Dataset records
=-=-=

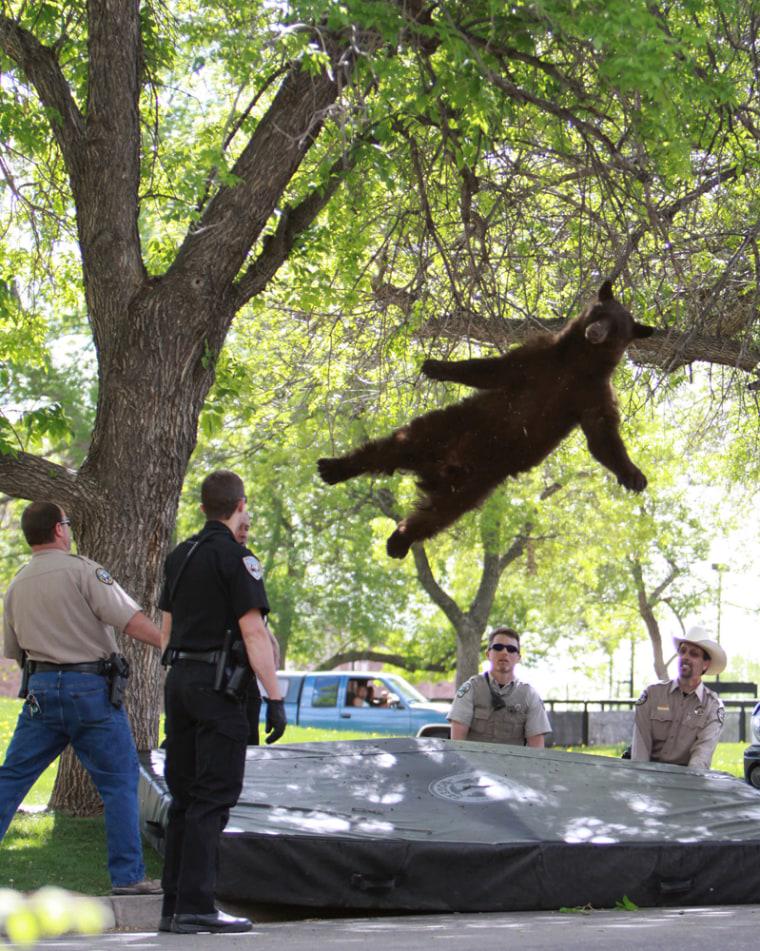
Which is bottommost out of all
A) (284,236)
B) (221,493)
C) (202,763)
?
(202,763)

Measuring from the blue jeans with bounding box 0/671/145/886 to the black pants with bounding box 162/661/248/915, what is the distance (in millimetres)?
880

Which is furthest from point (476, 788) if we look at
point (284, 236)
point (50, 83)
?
point (50, 83)

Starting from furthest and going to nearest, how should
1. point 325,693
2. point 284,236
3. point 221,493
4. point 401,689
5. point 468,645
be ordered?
1. point 468,645
2. point 325,693
3. point 401,689
4. point 284,236
5. point 221,493

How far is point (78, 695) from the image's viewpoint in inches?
227

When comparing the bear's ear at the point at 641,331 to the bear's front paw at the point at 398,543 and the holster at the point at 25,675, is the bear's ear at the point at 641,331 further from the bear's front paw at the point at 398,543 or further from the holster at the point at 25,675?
the holster at the point at 25,675

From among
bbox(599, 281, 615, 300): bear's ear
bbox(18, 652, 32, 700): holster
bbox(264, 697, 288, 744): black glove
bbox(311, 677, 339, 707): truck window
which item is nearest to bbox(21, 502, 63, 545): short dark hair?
bbox(18, 652, 32, 700): holster

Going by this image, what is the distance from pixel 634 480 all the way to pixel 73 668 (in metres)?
2.98

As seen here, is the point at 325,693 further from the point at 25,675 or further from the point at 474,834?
the point at 25,675

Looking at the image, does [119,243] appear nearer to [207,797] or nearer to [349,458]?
[349,458]

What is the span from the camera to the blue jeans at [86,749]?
577 centimetres

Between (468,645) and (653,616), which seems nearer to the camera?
(468,645)

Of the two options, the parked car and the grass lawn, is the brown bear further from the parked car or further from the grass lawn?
the parked car

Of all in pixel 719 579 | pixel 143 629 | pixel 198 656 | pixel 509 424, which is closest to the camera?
pixel 198 656

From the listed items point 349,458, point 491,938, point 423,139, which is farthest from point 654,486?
point 491,938
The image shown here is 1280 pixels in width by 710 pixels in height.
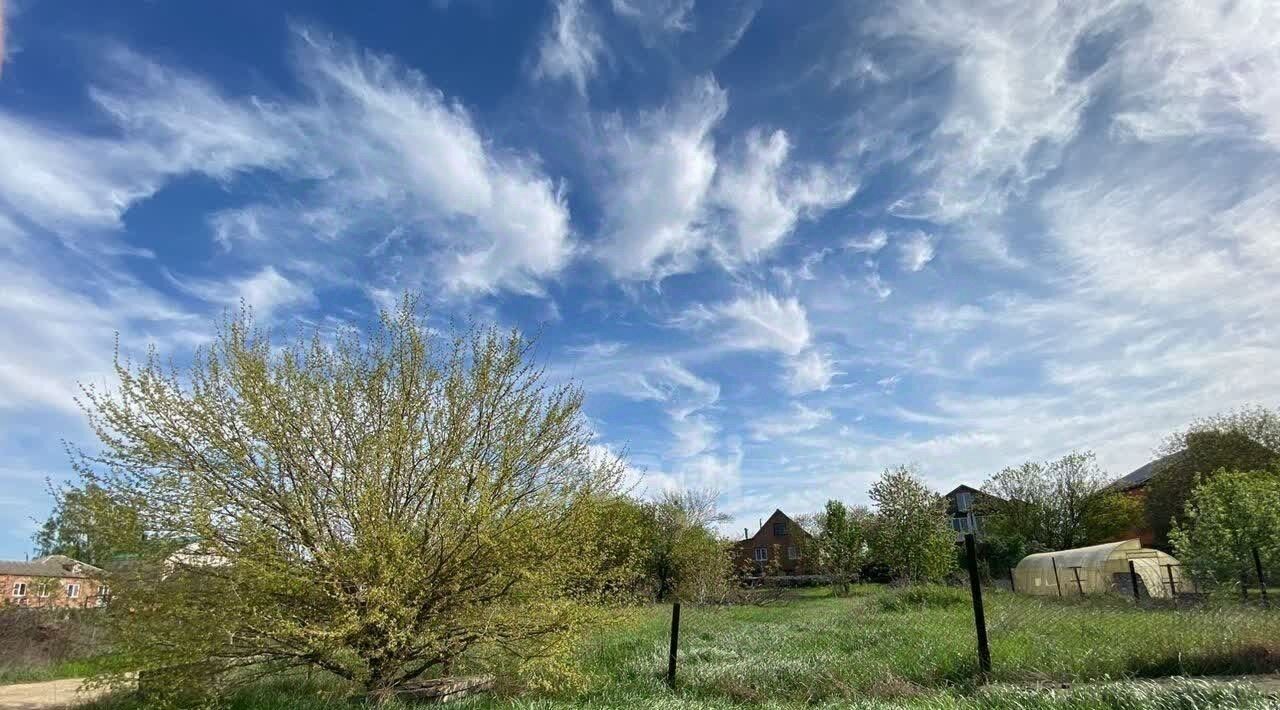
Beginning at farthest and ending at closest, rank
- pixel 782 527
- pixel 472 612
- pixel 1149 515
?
pixel 782 527 → pixel 1149 515 → pixel 472 612

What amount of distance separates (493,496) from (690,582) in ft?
79.4

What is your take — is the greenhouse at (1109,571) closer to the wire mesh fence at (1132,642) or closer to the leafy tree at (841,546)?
the leafy tree at (841,546)

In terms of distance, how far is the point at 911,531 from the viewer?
1207 inches

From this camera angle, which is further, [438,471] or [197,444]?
[438,471]

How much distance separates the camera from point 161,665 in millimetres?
7285

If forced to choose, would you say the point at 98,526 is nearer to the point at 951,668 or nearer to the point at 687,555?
the point at 951,668

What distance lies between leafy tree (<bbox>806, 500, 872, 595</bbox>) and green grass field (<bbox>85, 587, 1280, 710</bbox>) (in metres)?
25.3

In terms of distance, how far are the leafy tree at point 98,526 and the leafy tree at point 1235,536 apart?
60.6 ft

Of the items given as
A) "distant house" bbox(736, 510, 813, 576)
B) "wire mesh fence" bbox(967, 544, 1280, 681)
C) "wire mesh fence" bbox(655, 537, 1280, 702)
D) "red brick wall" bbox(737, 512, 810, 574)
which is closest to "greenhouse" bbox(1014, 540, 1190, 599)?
"wire mesh fence" bbox(655, 537, 1280, 702)

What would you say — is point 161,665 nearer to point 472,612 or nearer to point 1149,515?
point 472,612

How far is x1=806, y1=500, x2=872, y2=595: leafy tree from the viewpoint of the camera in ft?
116

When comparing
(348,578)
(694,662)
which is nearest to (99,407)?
(348,578)

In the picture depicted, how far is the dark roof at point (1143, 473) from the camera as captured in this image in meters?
38.8

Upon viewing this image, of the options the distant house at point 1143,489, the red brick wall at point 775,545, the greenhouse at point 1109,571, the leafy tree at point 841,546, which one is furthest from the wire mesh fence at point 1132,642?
the red brick wall at point 775,545
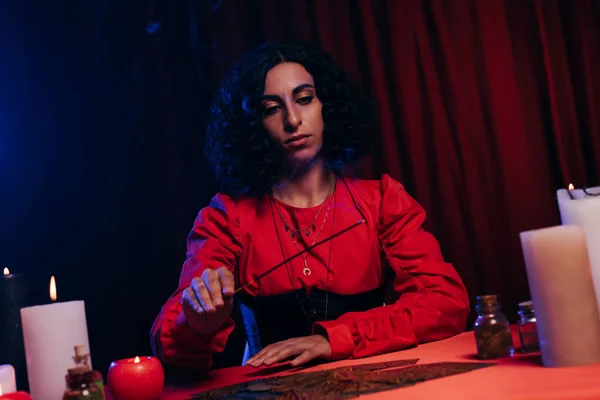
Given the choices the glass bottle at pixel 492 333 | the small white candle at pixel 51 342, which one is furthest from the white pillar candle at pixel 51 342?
the glass bottle at pixel 492 333

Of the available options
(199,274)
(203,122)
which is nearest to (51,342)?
(199,274)

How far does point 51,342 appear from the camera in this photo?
1.16m

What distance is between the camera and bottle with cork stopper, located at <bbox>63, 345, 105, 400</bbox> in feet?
3.40

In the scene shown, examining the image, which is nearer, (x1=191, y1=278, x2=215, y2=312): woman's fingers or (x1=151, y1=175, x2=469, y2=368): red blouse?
(x1=191, y1=278, x2=215, y2=312): woman's fingers

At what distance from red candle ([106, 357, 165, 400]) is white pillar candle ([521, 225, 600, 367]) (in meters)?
0.69

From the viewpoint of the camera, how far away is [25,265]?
242cm

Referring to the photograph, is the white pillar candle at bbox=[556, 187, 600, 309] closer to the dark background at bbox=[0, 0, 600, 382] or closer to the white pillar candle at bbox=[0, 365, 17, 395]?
the white pillar candle at bbox=[0, 365, 17, 395]

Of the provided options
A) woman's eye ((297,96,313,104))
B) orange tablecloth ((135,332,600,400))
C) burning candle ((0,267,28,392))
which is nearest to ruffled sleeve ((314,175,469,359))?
orange tablecloth ((135,332,600,400))

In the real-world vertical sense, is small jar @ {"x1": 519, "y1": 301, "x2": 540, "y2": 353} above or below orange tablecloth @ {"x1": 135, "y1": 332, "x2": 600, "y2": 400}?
above

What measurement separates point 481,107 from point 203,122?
1.02m

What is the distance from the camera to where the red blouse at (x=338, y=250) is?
1743 millimetres

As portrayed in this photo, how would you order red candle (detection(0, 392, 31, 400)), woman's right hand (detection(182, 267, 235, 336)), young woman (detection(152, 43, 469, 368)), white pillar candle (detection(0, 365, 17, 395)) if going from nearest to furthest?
red candle (detection(0, 392, 31, 400))
white pillar candle (detection(0, 365, 17, 395))
woman's right hand (detection(182, 267, 235, 336))
young woman (detection(152, 43, 469, 368))

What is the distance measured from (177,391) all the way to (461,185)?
4.43 feet

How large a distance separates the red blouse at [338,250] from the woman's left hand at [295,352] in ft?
0.94
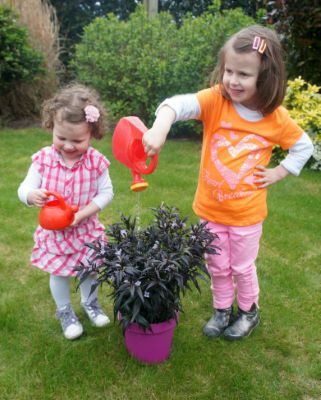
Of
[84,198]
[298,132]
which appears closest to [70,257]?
[84,198]

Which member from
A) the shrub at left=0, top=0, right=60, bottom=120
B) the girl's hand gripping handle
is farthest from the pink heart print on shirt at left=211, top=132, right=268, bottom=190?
the shrub at left=0, top=0, right=60, bottom=120

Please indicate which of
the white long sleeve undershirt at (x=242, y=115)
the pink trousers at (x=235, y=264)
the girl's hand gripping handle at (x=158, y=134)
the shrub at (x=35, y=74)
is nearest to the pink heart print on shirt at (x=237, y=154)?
the white long sleeve undershirt at (x=242, y=115)

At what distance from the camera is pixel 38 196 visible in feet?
7.01

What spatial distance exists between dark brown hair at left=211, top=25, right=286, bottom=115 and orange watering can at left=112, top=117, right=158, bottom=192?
0.46 metres

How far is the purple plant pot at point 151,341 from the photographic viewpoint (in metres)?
2.19

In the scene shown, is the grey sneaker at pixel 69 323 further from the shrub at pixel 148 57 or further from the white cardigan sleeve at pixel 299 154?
the shrub at pixel 148 57

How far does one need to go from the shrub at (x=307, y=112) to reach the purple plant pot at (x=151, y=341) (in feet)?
11.4

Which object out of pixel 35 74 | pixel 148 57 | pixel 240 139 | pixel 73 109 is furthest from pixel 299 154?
pixel 35 74

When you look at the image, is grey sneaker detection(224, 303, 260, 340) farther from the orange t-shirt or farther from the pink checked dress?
the pink checked dress

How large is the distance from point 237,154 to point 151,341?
97cm

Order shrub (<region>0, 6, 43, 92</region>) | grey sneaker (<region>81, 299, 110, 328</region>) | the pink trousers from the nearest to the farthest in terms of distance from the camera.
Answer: the pink trousers, grey sneaker (<region>81, 299, 110, 328</region>), shrub (<region>0, 6, 43, 92</region>)

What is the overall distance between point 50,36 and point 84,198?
5.90 metres

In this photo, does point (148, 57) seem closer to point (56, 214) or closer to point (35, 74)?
point (35, 74)

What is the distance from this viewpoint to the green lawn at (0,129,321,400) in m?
2.19
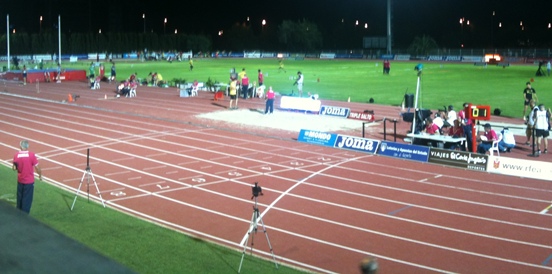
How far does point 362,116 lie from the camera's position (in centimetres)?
2877

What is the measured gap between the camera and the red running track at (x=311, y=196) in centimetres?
1188

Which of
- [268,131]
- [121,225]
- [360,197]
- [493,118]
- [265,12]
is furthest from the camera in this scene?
[265,12]

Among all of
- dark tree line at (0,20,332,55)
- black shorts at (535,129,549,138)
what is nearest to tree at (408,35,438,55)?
dark tree line at (0,20,332,55)

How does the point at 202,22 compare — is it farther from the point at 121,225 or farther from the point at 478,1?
the point at 121,225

=-=-=

Given instruction:
Repeat nothing but the lines from the one containing "What is the overall" through the end of the entries, exactly, and skip the pictures.

Output below:
What is the overall distance between point 50,36 and point 84,198?
5.90 metres

In this photo, does point (148, 57) seem closer to point (56, 214) or closer to point (35, 74)?
point (35, 74)

What is the distance from this viewpoint to the green lawn at (0,129,321,400) in m?
2.19
How far does point 362,116 lie from the camera's position (in centimetres)?
2877

What is the measured gap between the camera and the red running track at (x=311, y=196) in centimetres?
1188

Which of
- [268,131]
- [121,225]
- [360,197]
- [493,118]
- [265,12]
is furthest from the camera in this scene?
[265,12]

Among all of
- dark tree line at (0,20,332,55)
- black shorts at (535,129,549,138)
what is nearest to tree at (408,35,438,55)?
dark tree line at (0,20,332,55)

How does the point at 202,22 compare — is it farther from the point at 121,225 or farther from the point at 478,1?
the point at 121,225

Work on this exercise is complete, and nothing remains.